▶ WORK TASK
Copy every line in the records below that contains the word "quagga".

*** THE INPUT ***

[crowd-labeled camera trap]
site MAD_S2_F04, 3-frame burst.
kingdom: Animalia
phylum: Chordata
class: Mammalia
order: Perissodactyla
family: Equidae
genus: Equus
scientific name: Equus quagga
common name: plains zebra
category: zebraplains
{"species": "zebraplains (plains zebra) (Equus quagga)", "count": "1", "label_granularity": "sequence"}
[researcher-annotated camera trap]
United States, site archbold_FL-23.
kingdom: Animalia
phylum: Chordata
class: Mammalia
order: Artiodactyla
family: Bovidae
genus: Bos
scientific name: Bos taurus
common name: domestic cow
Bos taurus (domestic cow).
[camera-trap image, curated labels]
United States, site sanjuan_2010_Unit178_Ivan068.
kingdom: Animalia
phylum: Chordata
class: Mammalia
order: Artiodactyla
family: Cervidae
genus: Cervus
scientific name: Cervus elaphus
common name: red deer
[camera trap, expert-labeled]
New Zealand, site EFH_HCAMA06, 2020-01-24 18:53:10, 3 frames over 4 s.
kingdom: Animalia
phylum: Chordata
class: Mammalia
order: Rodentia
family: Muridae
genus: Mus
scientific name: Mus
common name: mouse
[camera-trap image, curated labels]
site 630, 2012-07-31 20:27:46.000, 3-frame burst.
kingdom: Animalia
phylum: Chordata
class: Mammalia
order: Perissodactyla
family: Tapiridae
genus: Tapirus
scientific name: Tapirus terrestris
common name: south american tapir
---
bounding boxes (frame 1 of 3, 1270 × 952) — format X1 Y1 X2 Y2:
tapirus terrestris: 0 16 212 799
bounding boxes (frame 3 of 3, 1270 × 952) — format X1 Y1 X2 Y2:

*** End of THE INPUT ***

▶ ANSWER TO THIS TASK
scientific name: Equus quagga
{"species": "zebraplains (plains zebra) (Equus quagga)", "count": "1", "label_granularity": "sequence"}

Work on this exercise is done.